> **Источник**
*-*-*
Проходя по корме судна и заметив свет в трюме, где во время плавания находилась большая часть экипажа, я увидел такую картину: тело немецкого сержанта, длинное и тучное, лежало посреди столпившихся людей, чьи пьяные физиономии отнюдь не свидетельствовали о благородстве. На этих рожах отражался свет сальных свечей, воткнутых в горлышки бутылок; они были поставлены на панчо, на котором лежал труп. Эти люди, которые походили на демонов, принявших обличье азартных игроков в тресет или брисколу и разыгрывавших на панчо, рядом с трупом их товарища, добытую грабежом добычу, снова напомнили мне о несчастных ограбленных жителях Имириу.
Тем временем наш авангард под командованием полковника Тейксейра отступал перед противником, который крупными силами быстро наступал с севера. Достигнув Лагуны, мы начали перевозить снаряжение дивизии на правый берег Барра, а вскоре пришлось подумать о переправе войск.
*-*-*
> **Поставленная задача A**
Укажите только число строк листинга, в которых встречается строка "minor". Регистр букв учитывается.

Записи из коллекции
*-*-*
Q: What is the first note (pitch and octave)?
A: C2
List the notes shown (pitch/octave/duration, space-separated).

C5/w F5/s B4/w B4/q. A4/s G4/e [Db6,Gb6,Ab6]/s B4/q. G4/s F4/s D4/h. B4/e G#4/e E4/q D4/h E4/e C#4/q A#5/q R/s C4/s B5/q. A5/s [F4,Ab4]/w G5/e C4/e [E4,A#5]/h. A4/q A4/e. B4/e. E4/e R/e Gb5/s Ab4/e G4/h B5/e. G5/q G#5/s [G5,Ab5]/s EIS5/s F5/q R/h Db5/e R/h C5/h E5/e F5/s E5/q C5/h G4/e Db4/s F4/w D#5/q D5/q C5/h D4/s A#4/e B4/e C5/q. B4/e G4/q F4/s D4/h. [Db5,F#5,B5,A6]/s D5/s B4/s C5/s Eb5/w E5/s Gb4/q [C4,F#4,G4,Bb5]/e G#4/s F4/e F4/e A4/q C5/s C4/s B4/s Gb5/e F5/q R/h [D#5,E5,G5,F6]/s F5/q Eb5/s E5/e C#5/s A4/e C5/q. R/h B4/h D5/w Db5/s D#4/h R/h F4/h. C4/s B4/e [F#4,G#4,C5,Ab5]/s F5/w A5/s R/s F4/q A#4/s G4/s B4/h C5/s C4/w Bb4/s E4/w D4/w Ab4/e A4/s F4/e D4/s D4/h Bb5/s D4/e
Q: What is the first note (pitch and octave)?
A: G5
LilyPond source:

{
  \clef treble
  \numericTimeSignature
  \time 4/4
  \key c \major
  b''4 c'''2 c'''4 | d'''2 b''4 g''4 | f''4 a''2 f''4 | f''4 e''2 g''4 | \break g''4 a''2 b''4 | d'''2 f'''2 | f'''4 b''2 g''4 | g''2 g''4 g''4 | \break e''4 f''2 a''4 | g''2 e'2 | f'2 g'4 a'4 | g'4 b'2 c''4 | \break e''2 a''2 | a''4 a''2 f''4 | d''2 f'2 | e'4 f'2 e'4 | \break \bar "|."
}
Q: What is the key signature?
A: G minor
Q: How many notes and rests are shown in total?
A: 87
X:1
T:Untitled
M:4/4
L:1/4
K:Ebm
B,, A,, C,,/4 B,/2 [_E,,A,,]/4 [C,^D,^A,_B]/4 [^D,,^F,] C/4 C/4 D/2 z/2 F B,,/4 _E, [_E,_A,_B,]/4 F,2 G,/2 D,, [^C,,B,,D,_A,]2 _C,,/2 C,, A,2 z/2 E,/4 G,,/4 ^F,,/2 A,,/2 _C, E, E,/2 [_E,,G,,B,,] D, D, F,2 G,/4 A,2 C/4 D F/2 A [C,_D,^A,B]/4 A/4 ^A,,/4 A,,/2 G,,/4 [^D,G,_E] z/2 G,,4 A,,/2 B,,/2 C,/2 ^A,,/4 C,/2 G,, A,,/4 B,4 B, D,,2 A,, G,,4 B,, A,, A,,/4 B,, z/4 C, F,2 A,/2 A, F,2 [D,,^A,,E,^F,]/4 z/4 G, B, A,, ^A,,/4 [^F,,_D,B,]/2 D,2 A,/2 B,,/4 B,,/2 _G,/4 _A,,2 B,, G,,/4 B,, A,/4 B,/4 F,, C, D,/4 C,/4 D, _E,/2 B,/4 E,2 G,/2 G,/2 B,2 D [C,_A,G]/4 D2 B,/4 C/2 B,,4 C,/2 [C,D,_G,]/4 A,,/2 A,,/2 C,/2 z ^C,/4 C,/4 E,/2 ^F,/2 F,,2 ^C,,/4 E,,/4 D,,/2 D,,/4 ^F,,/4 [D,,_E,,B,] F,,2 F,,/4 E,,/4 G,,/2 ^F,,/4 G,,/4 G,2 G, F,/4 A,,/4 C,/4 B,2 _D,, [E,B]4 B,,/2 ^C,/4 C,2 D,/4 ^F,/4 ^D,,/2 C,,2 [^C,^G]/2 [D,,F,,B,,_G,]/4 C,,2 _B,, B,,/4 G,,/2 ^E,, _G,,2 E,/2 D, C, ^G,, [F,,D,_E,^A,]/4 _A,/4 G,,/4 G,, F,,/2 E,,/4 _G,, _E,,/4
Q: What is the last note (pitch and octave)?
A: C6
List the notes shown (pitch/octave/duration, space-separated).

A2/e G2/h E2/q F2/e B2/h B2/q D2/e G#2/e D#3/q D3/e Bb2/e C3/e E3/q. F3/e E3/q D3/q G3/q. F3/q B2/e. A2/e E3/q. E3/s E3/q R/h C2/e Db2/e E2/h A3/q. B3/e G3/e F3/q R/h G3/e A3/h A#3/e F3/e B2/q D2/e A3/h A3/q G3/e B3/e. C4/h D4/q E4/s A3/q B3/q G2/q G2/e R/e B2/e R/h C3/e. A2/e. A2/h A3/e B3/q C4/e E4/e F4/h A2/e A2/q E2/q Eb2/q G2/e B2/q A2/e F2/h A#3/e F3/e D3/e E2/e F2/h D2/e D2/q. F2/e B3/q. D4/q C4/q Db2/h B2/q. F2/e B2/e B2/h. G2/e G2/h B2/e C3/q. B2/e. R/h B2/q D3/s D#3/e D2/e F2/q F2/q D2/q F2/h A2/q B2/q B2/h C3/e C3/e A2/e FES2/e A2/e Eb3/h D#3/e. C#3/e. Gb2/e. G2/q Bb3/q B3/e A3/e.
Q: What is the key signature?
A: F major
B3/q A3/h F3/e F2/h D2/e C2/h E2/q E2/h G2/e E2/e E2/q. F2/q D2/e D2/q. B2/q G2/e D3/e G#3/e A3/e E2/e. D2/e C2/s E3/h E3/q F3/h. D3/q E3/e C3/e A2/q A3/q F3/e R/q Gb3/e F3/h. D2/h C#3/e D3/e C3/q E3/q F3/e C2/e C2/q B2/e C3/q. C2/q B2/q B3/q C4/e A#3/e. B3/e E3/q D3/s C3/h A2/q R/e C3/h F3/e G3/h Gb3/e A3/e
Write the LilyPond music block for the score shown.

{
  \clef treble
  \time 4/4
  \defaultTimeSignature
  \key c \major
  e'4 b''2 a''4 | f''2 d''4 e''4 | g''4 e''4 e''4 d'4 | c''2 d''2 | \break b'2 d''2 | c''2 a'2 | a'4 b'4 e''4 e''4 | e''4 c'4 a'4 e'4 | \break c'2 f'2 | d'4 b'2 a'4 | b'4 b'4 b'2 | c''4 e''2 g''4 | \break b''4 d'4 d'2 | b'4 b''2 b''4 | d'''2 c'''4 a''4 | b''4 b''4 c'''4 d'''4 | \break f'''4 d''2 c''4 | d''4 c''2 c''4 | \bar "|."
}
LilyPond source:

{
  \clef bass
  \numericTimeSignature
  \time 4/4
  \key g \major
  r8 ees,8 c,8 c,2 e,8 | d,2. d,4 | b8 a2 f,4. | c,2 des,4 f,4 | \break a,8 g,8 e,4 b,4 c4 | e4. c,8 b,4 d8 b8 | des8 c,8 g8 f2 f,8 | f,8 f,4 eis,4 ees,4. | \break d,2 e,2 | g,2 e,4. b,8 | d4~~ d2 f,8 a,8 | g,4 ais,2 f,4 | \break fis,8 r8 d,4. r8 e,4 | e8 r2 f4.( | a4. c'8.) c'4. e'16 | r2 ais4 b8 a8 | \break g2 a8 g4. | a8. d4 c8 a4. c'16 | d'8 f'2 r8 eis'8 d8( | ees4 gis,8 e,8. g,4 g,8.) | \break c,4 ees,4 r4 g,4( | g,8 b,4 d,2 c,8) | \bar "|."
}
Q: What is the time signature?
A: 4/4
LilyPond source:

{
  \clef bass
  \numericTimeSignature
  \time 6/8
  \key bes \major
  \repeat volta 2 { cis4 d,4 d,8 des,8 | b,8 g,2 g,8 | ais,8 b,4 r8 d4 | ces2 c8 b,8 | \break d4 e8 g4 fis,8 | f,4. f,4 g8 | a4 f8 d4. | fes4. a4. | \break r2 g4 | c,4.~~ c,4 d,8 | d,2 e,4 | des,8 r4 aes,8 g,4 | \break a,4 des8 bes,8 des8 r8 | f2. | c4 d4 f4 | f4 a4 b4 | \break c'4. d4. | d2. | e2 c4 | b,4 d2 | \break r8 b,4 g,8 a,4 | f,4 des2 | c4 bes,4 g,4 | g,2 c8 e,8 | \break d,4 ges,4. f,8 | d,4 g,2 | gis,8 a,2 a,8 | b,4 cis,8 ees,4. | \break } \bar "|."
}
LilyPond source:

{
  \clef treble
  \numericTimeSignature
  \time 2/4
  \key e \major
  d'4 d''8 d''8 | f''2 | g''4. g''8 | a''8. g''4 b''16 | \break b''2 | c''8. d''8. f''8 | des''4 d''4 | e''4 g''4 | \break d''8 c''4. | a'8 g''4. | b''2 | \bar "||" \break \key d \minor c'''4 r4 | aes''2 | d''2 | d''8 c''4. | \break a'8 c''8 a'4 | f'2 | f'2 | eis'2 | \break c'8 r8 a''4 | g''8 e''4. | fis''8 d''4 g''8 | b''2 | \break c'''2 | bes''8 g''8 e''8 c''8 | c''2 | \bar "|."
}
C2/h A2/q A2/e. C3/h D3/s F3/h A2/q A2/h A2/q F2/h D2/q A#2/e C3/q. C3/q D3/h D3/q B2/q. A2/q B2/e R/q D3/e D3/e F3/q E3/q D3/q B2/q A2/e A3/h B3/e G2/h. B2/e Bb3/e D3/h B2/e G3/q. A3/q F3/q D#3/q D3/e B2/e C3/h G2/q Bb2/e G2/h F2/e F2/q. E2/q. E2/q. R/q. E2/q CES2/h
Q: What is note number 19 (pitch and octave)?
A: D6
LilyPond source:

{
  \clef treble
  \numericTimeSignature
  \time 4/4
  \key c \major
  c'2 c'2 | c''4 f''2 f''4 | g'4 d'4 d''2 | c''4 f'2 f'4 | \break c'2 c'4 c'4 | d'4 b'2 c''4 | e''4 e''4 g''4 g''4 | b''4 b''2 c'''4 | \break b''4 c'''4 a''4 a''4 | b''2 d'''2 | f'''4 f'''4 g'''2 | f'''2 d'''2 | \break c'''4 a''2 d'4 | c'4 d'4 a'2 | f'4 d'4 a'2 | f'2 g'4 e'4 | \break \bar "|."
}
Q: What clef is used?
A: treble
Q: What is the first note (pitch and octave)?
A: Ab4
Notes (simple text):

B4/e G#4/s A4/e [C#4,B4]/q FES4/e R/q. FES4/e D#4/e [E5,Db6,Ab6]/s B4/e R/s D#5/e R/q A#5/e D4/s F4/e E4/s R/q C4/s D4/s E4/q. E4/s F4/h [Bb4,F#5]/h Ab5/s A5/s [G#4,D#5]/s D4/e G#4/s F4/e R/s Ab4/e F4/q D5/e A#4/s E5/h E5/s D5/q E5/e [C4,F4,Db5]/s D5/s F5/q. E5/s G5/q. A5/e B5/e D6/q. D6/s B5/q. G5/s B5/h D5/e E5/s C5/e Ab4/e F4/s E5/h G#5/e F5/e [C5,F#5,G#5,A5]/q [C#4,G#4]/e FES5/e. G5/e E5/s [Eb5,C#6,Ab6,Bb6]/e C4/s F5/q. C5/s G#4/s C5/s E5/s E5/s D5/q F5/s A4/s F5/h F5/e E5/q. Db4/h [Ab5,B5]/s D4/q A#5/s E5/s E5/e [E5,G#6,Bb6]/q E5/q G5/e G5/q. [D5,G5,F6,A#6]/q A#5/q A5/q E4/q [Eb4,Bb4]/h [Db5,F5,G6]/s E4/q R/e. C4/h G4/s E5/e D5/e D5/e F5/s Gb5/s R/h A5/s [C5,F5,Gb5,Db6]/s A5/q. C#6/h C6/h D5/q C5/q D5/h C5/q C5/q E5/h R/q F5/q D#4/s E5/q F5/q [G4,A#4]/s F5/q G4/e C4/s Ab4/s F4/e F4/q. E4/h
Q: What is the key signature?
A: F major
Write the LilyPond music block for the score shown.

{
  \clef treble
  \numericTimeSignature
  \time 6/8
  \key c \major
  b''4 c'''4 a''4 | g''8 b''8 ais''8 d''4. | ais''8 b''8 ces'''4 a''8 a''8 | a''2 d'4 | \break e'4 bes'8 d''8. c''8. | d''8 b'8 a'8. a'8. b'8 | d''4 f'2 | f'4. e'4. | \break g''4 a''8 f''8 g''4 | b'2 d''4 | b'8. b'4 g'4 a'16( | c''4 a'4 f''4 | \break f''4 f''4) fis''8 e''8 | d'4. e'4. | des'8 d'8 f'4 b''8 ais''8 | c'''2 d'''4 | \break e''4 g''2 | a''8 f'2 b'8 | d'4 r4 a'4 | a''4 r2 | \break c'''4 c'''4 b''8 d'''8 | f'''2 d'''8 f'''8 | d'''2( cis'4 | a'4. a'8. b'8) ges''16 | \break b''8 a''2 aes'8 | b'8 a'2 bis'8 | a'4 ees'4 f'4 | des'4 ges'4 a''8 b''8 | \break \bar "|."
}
*-*-*
> **Поставленная задача B**
Под чьим командованием находился авангард, согласно источнику выше?

> **Решение задачи A**
2

> **Решение задачи B**
Под командованием полковника Тейксейра.